Aging and falls: A guide to pitfalls and prevention
By 2030, Delaware officials say, the state will have the ninth highest proportion of the population age 65 or older compared to the rest of the country. With aging, the risk of falling increases dramatically, and the results can be devastating.
Falls represent the single most typical cause of injuries for older adults. The Centers for Disease Control & Prevention (CDC) reports that a third of people older than 65 fall once each year. That number is probably low because of the numbers of incidents that go unreported. Falls are also the leading cause of death from injuries among older adults and result in 87 percent of all fractures.
Once you have fallen, you are two to three times more likely to fall again. In fact, falls are the cause of 25 percent of hospital admissions and 40 percent of nursing home admissions. Even when a fall doesn’t cause injury, 47 percent of folks who fall can’t get up following a fall without some assistance. Sadly, when you’re unable to get up on your own, the time you spend waiting for someone to help you causes health problems, too. Muscle cells start to breakdown within 30 minutes to an hour after a fall, and dehydration and other complications can occur.
Fear of falling can be a serious problem, too. Many people will react to their own fall or the results of a friend or loved one’s fall by limiting their activities. That is a big mistake, because you become physically weaker and you wind up increasing the very risk factors that lead to a fall.
You can take steps to prevent a fall or help someone you care about but, as I often tell you, prevention starts with information. You need to know what causes falls, what injuries typically result and what steps you or an important person in your life can take to prevent them.
There are medical factors that increase the chances of falling. Medications that can cause confusion, dizziness or sleepiness can play a big role. So can visual problems and muscular, skeletal or joint-related impairments resulting from inflammatory or degenerative problems, such as back disorders, osteoarthritis, rheumatoid arthritis, tendonitis and gout. Nervous system disorders and issues that impact proper balance and gait often lead to falls, as well.
Don’t ignore what it’s like where you live. Your surroundings can represent a fall threat, too. Scatter rugs, uneven or slippery flooring or a wet floor can cause a fall, as can something left lying on the floor. Poor lighting is another potential culprit.
When you do fall, the most likely injury is a fracture. Aside from arms and legs, wrists, hands, and ankles are all very vulnerable. Other typical fractures include the hip, the pelvis and spinal vertebrae.
I also don’t want to understate the problems bruises can cause, which include swelling, discomfort and limitations on range of motion. As we already discussed, further medical problems can result if you are unable to get up and have to wait for someone to arrive who can help you.
Of all these injuries, by the way, hip fractures can be the most dangerous. They are the leading cause of health complications and death after a fall.
So, what can you do to reduce the risk of a fall?
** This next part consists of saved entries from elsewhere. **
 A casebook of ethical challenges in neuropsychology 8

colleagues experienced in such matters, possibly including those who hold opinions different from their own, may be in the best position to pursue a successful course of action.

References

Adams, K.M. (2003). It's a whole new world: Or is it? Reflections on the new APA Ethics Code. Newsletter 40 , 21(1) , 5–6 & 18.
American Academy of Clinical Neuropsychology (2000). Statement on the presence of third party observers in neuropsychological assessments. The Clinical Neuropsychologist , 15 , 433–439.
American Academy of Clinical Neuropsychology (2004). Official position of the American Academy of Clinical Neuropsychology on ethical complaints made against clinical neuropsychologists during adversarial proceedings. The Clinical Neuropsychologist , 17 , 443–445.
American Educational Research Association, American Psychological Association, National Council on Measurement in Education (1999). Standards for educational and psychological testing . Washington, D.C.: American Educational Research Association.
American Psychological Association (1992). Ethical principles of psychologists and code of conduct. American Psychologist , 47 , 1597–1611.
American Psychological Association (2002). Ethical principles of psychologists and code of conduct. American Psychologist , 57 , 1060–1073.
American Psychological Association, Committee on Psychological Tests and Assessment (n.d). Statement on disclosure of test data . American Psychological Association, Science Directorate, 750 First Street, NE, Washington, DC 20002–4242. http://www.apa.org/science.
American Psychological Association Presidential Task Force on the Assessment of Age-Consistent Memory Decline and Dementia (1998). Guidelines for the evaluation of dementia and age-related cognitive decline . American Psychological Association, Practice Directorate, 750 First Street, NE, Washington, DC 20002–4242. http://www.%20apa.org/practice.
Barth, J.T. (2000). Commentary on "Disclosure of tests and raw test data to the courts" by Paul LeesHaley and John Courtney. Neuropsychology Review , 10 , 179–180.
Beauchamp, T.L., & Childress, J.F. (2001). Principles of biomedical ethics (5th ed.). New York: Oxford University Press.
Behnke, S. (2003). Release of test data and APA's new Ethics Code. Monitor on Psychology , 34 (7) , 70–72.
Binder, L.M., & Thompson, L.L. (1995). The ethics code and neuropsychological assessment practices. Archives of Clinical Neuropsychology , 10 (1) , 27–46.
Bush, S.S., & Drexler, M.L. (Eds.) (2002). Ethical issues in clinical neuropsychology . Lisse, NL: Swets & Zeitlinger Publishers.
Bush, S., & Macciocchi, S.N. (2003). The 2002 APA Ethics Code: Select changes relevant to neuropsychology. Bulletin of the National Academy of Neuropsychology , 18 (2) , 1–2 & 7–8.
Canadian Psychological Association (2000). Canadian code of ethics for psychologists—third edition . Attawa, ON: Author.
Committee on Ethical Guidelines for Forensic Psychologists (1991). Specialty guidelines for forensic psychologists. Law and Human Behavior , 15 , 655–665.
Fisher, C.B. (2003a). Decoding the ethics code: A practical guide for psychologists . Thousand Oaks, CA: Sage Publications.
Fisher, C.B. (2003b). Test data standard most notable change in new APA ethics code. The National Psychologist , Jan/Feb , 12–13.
It starts with common sense. Make sure there’s nothing lying around the floor that can cause you to trip and fall. If the flooring is wet, get it wiped up. Slippery flooring might need to be replaced. Don’t leave wires unsecured, and no scatter rugs.
In the rooms you regularly use, you want adequate lighting for your vision level. Consider grab bars in the bathroom — both in the shower and by the commode. You also need to be seeing your doctor to get treatment for any of your medical conditions, and if your medication is causing dizziness or sleepiness, discuss that with your doctor, too.
I saved the biggest prevention tip for last. Older adults generally need to improve their balance, strength, flexibility and mobility. You also have to be honest with yourself about your gait. Are you walking normally or are you favoring one side or scuffing along instead of lifting your feet?
You need to stay active. Obviously, I’m not talking about extremes here, but there are many, many ways to stay active without exhausting yourself. If you don’t know what’s right for your specific situation, consult a doctor or a physical therapist who will create a customized plan that can be implemented in a physical therapy center, where you will get supervision and guidance on properly implementing your plan. Ask your doctor to recommend a physical therapist that makes sense for your needs.
There are a number of senior centers, like those operated by Cheer, that offer physical fitness programs. Some states offer options, too. In Delaware, A Matter of Balance is a wonderful program. Limited class size offers personal attention. The State has master trainers leading the classes through a varied set of activities that deal with numerous factors, including fear of falling and how to prevent a fall.
To register or get more information, you can contact the coordinator in your area: New Castle County — Susan Fox, (302) 255-9695; Kent County — Daphne Strickland, (302) 734-1200; Sussex County — April Willey, (302) 856-5815.
Whatever you do, don’t be a victim. Be proactive. There’s nothing wrong with asking for help, and that’s a whole lot easier than suffering a major injury. We’re living so much longer now. That’s a great gift, so use it wisely and preserve the quality of your lifestyle.